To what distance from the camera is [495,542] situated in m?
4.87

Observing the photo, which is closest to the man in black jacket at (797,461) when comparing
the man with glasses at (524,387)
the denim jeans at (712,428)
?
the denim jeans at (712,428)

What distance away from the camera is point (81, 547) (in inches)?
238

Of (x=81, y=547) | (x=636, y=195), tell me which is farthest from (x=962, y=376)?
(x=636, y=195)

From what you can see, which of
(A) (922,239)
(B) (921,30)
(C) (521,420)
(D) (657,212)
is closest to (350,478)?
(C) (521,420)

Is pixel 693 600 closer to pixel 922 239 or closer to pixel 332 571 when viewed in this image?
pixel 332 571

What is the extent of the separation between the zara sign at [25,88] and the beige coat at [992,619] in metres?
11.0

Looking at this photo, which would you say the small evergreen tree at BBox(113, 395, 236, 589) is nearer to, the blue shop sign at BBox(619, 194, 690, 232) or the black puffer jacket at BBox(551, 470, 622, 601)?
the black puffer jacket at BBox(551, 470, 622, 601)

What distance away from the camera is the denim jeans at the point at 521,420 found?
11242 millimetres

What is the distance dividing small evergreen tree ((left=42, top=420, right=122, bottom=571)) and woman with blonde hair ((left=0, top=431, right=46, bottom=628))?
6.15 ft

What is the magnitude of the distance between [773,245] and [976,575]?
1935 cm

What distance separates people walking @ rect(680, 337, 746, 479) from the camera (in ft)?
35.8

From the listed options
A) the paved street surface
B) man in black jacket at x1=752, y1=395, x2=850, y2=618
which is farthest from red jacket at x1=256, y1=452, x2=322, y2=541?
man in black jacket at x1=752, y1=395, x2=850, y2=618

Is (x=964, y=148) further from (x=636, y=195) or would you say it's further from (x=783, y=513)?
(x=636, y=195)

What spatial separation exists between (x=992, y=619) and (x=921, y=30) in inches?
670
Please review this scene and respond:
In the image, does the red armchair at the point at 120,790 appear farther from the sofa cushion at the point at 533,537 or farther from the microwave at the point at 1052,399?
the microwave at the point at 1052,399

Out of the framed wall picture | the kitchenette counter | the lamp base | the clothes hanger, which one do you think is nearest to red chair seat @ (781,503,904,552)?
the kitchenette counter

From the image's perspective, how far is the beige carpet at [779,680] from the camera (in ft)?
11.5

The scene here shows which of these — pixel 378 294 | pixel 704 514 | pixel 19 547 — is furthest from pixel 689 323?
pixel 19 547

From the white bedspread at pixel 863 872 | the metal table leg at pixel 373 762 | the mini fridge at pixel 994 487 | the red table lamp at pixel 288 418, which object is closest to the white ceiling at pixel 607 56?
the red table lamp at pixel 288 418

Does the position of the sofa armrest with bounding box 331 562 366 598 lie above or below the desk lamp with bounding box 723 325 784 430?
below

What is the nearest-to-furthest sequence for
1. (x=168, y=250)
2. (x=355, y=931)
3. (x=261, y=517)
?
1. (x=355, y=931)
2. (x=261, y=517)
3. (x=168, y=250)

◇ ◇ ◇ ◇

Retype the lines above word for word, starting with the line that contains "Looking at this" and continuing through the final line.

● **Task output**
Looking at this photo, which would you say the small evergreen tree at BBox(113, 395, 236, 589) is nearer to, the blue shop sign at BBox(619, 194, 690, 232) or the black puffer jacket at BBox(551, 470, 622, 601)?
the black puffer jacket at BBox(551, 470, 622, 601)

What distance away from the camera is the denim jeans at the point at 521,420 found?
11242 millimetres

What is the distance dividing small evergreen tree ((left=42, top=420, right=122, bottom=571)) and woman with blonde hair ((left=0, top=431, right=46, bottom=628))?
6.15 ft

What is the magnitude of the distance between [773,245] and [976,575]?
1935 cm

What distance separates people walking @ rect(680, 337, 746, 479) from the camera (in ft)?
35.8

From the listed options
A) the paved street surface
B) man in black jacket at x1=752, y1=395, x2=850, y2=618
which is farthest from red jacket at x1=256, y1=452, x2=322, y2=541?
man in black jacket at x1=752, y1=395, x2=850, y2=618

Is (x=964, y=148) further from (x=636, y=195) or would you say it's further from (x=783, y=513)?
(x=636, y=195)

What spatial separation exists between (x=992, y=619) and (x=921, y=30) in inches?
670
Please review this scene and respond:
In the image, does the red armchair at the point at 120,790 appear farther from the sofa cushion at the point at 533,537 or farther from the microwave at the point at 1052,399?
the microwave at the point at 1052,399

Out of the framed wall picture | the kitchenette counter | the lamp base | the clothes hanger, which one do you think is nearest to red chair seat @ (781,503,904,552)?
the kitchenette counter

From the image's perspective, how far is the beige carpet at [779,680] from the camera (in ft)?
11.5

The scene here shows which of these — pixel 378 294 | pixel 704 514 | pixel 19 547 — is furthest from pixel 689 323?
pixel 19 547

From the white bedspread at pixel 863 872 | the metal table leg at pixel 373 762 | the mini fridge at pixel 994 487 | the red table lamp at pixel 288 418, which object is closest to the white ceiling at pixel 607 56?
the red table lamp at pixel 288 418

Does the position of the sofa armrest with bounding box 331 562 366 598 lie above or below the desk lamp with bounding box 723 325 784 430?
below

What is the nearest-to-furthest sequence for
1. (x=168, y=250)
2. (x=355, y=931)
3. (x=261, y=517)
?
1. (x=355, y=931)
2. (x=261, y=517)
3. (x=168, y=250)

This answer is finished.